== SUPPLIED PASSAGE

On 8/14/07, Adrian aldebaer@googlemail.com wrote:
Phil Sandifer schrieb:
On Aug 14, 2007, at 6:26 AM, George Herbert wrote:
(apparently) A google search finds skeletons in RFA candidate's closet. Deleted as BLP (probably mistaken application of BLP, but perhaps legit NPA or privacy issue), restored, cleaned up, still there right now.
[[Wikipedia:Requests for adminship/Crockspot]]
I don't know which side is more disturbing at the moment.
I'm torn here. On the one hand, this is symptomatic of much larger problems in RFA - the obsessiveness needed to Googlestalk an RFA candidate is simply too far off the deep end. On the other hand, Crockspot is a querrelous nutter who shouldn't be given adminship, and plenty of !voters recognized that without needing to read his racist trash. So while I think this is over the line, I also think it makes a crappy test case because Crockspot was never going to make admin.
-Phil
Well, he has 70+ supports which surely didn't come out of nowhere. And since his '''on-wiki''' behaviour appears to be acceptable, there's no obvious '''on-wiki''' reason this RfA couldn't --or shouldn't, for that matter-- have passed - or why another RfA in several months wouldn't.
Adrian
WikiEN-l mailing list WikiEN-l@lists.wikimedia.org To unsubscribe from this mailing list, visit: http://lists.wikimedia.org/mailman/listinfo/wikien-l
Indeed, his RFA is lurching along, and still in the "discretion" percentages ... the outcome is not clear at all. Truth be told, looking over his history, there are a few troublesome incidents, but nothing screams "NO!" - you really have to dig. If the Conservative Underground like wasn't advertised on his userpage, would enough editors have really done enough digging to find the troublesome spots? A lot of RFA evaluations seem very superficial (and this just isn't a complaint about the opposes on my RFA!).

====
== PROVIDED INFORMATION

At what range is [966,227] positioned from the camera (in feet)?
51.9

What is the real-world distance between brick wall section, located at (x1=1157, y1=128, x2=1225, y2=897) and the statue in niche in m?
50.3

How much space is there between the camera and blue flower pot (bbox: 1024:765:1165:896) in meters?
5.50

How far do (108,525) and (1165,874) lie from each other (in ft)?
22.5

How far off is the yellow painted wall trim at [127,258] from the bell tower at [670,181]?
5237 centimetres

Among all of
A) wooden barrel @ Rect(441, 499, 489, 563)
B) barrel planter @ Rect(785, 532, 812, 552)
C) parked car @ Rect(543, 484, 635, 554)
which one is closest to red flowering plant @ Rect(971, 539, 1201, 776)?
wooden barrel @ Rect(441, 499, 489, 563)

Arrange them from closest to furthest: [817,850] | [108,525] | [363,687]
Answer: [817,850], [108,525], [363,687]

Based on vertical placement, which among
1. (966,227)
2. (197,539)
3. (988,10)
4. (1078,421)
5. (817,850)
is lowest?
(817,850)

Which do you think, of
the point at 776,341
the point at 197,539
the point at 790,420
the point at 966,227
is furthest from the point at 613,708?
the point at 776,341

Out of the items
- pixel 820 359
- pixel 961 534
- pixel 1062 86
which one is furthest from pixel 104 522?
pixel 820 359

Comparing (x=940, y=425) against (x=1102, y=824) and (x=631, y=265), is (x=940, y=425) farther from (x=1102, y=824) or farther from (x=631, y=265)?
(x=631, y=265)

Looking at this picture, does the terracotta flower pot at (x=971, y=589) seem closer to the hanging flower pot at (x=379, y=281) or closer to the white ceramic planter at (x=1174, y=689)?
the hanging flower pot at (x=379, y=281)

====

ASSIGNMENT :: In the mailing list thread, how many supports does Crockspot's adminship request have? None of the data is needed here.

RESULT :: More than 70 (70+).